В Париже, вдали от врага, больше всего боялись, как бы вторжение его в наши пределы не вызвало усиления внутренней опасности, возврата страшных дней. Побежденные 27-го и 28-го фрюктидора, т. е. якобинцы, были отнюдь не уничтожены и не мирились со своим поражением. Изгнанные из Манежа анархисты предместья по-прежнему разъярились при мысли о вооруженной попытке. Носились слухи, что они обратились с воззванием к своим союзникам в департаментах и намеревались поставить на ноги всю партию.
Хотя городскую заставу запрещено было переходить без паспорта, в город ухитрялись проникать какие-то подозрительные личности с зловещими лицами.
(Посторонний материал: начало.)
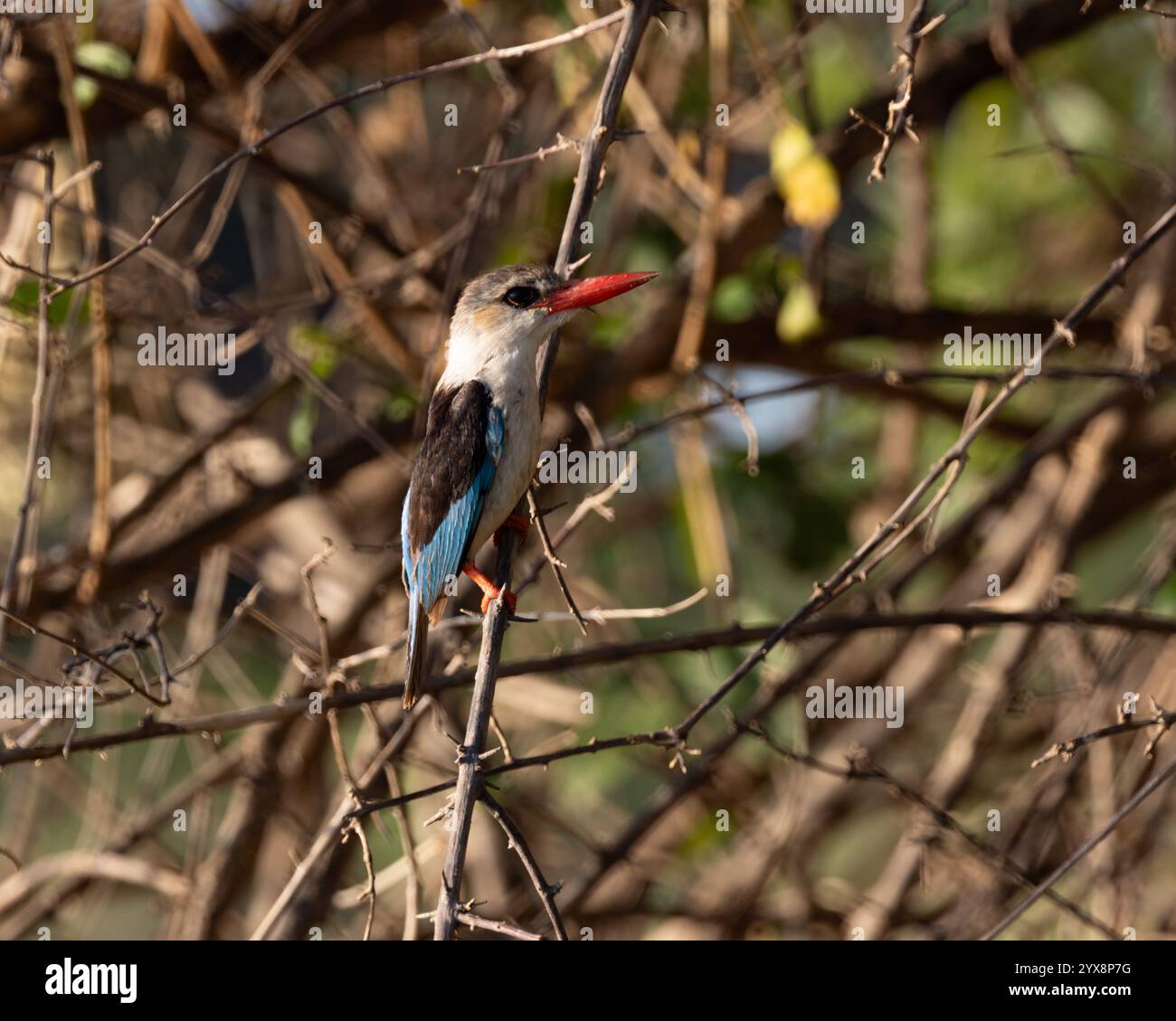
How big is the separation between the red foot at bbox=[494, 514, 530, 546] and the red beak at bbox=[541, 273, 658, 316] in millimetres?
456

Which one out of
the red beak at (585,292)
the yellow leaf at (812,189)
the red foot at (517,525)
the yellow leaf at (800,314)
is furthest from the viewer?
the yellow leaf at (800,314)

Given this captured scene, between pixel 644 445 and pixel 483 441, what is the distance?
7.51 ft

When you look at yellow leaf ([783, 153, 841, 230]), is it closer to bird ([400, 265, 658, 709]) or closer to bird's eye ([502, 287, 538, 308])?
bird ([400, 265, 658, 709])

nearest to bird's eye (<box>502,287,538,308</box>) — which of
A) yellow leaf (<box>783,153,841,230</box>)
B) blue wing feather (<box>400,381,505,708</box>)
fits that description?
blue wing feather (<box>400,381,505,708</box>)

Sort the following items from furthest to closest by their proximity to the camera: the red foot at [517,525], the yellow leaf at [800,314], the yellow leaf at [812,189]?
the yellow leaf at [800,314] → the yellow leaf at [812,189] → the red foot at [517,525]

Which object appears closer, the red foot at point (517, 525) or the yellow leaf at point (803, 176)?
the red foot at point (517, 525)

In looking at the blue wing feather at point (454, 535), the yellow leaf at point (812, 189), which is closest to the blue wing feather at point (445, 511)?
the blue wing feather at point (454, 535)

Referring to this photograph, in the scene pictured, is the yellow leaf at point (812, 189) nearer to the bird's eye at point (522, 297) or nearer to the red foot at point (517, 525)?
the bird's eye at point (522, 297)

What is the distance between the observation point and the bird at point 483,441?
294 cm

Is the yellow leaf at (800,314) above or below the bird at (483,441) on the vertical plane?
above

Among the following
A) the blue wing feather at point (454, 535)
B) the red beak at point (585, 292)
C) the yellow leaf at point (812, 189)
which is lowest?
the blue wing feather at point (454, 535)

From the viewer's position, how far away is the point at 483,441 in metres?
2.99

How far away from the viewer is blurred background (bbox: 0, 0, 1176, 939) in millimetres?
3680

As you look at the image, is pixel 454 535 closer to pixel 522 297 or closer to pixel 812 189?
pixel 522 297
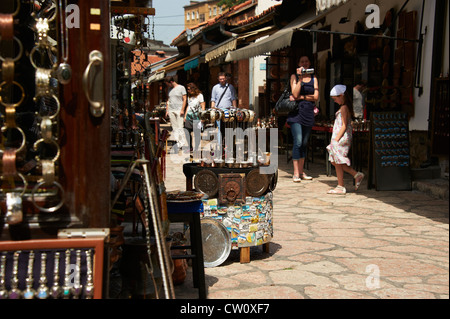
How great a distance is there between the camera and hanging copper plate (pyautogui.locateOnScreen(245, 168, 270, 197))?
475cm

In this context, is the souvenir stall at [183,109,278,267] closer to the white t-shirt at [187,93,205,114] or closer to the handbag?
the handbag

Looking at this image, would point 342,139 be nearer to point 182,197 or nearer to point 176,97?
point 182,197

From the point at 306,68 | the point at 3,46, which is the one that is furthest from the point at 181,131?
the point at 3,46

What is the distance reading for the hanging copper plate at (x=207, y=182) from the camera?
468 centimetres

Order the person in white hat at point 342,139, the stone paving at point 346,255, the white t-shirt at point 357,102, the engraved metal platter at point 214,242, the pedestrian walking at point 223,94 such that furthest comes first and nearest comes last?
the pedestrian walking at point 223,94
the white t-shirt at point 357,102
the person in white hat at point 342,139
the engraved metal platter at point 214,242
the stone paving at point 346,255

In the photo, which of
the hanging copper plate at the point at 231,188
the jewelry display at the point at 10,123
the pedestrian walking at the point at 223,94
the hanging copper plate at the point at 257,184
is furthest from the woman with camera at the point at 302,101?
→ the jewelry display at the point at 10,123

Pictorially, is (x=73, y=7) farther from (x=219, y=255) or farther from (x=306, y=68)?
(x=306, y=68)

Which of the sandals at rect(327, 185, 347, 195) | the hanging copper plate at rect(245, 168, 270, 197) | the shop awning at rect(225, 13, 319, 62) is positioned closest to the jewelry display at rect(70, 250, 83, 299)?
the hanging copper plate at rect(245, 168, 270, 197)

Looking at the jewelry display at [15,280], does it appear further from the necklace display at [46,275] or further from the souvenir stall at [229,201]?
the souvenir stall at [229,201]

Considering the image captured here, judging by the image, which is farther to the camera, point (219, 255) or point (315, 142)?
point (315, 142)

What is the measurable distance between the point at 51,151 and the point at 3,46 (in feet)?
4.43

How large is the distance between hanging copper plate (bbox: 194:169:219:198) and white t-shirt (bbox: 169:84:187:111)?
30.0ft

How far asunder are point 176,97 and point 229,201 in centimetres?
932

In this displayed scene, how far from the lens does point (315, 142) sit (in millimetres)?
12555
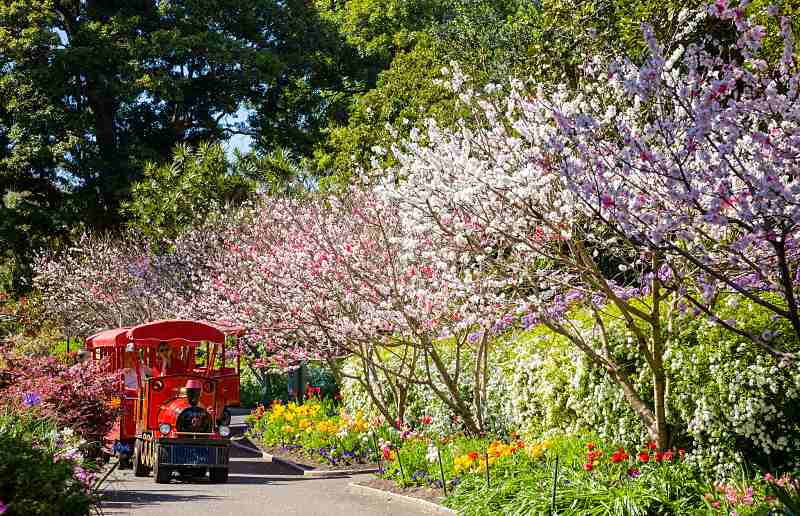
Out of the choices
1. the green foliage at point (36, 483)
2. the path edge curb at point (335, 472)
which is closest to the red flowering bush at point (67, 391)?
the path edge curb at point (335, 472)

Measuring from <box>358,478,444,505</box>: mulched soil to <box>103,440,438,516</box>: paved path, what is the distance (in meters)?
0.22

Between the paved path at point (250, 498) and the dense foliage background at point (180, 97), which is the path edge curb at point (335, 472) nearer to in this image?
the paved path at point (250, 498)

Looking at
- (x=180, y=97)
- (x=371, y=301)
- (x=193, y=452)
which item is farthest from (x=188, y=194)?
(x=371, y=301)

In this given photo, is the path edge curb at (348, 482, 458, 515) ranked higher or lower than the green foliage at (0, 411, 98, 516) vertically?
lower

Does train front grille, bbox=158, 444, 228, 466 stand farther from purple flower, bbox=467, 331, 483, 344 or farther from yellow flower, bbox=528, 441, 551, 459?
yellow flower, bbox=528, 441, 551, 459

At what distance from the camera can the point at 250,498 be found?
12.8m

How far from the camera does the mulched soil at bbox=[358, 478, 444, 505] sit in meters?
11.6

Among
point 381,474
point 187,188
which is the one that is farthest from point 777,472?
point 187,188

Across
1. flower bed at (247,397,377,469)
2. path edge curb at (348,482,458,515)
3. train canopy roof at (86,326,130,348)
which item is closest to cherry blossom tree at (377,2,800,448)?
path edge curb at (348,482,458,515)

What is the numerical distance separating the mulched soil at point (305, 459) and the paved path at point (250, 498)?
0.59 meters

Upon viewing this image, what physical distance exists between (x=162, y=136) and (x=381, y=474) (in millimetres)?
26359

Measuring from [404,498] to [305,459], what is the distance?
567cm

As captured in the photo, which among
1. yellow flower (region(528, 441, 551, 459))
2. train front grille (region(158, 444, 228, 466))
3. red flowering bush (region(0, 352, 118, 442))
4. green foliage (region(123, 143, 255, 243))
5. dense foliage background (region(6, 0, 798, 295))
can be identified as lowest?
train front grille (region(158, 444, 228, 466))

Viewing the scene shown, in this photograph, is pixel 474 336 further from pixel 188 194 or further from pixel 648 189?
pixel 188 194
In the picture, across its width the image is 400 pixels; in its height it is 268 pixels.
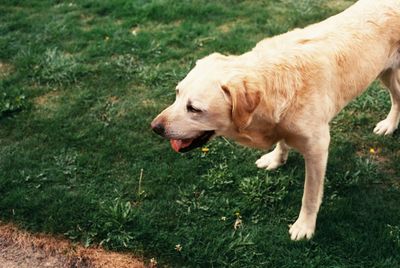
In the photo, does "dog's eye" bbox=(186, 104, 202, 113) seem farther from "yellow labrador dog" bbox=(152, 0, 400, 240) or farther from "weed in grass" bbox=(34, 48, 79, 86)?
"weed in grass" bbox=(34, 48, 79, 86)

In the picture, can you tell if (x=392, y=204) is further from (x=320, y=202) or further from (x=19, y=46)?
(x=19, y=46)

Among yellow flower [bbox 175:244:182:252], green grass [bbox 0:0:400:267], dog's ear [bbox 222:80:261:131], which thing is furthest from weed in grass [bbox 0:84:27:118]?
dog's ear [bbox 222:80:261:131]

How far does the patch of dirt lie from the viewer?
3992mm

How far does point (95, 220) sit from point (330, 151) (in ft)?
8.14

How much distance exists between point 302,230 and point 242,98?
1.44 meters

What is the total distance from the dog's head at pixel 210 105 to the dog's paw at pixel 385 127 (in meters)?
2.23

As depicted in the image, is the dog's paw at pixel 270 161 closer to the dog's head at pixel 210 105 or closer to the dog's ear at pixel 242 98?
the dog's head at pixel 210 105

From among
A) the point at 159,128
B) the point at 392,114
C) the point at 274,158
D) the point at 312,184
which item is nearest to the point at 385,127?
the point at 392,114

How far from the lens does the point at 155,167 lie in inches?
190

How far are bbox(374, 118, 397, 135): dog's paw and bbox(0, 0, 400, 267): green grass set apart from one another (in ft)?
0.36

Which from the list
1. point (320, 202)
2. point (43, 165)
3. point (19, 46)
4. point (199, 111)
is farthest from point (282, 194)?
point (19, 46)

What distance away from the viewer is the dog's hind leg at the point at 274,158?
15.3ft

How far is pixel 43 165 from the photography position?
4848 mm

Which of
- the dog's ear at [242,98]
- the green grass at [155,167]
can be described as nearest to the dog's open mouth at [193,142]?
the dog's ear at [242,98]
Их встречали под вечер; они бродили по улицам, как уверяли, сходясь для тайных совещаний, узнавая друг друга по условным знакам и паролям; у них имелись свои таинственные обряды. “Это было нечто вроде масонских лож”.[451] Париж каждый вечер, засыпая, дрожал при мысли, что утром его, быть может, ждет ошеломляющий сюрприз – избиение заключенных в тюрьмах или нашествие варваров.[452]
449
В своем отчете об общем положении республики, от 12 вандемьера, Фушэ говорит о крестьянах Верхних Альп “При первом известии о приближении врага они вооружились по собственному почину, с твердой решимостью побороть его”.
452
Какие ужасные проекты зрели в некоторых умах, видно из признаний, сделанных Норвэну, в то время содержавшемуся в тюрьме Силы (Force), неким Метжем (Metge), с которым мы еще свидимся при Консульстве.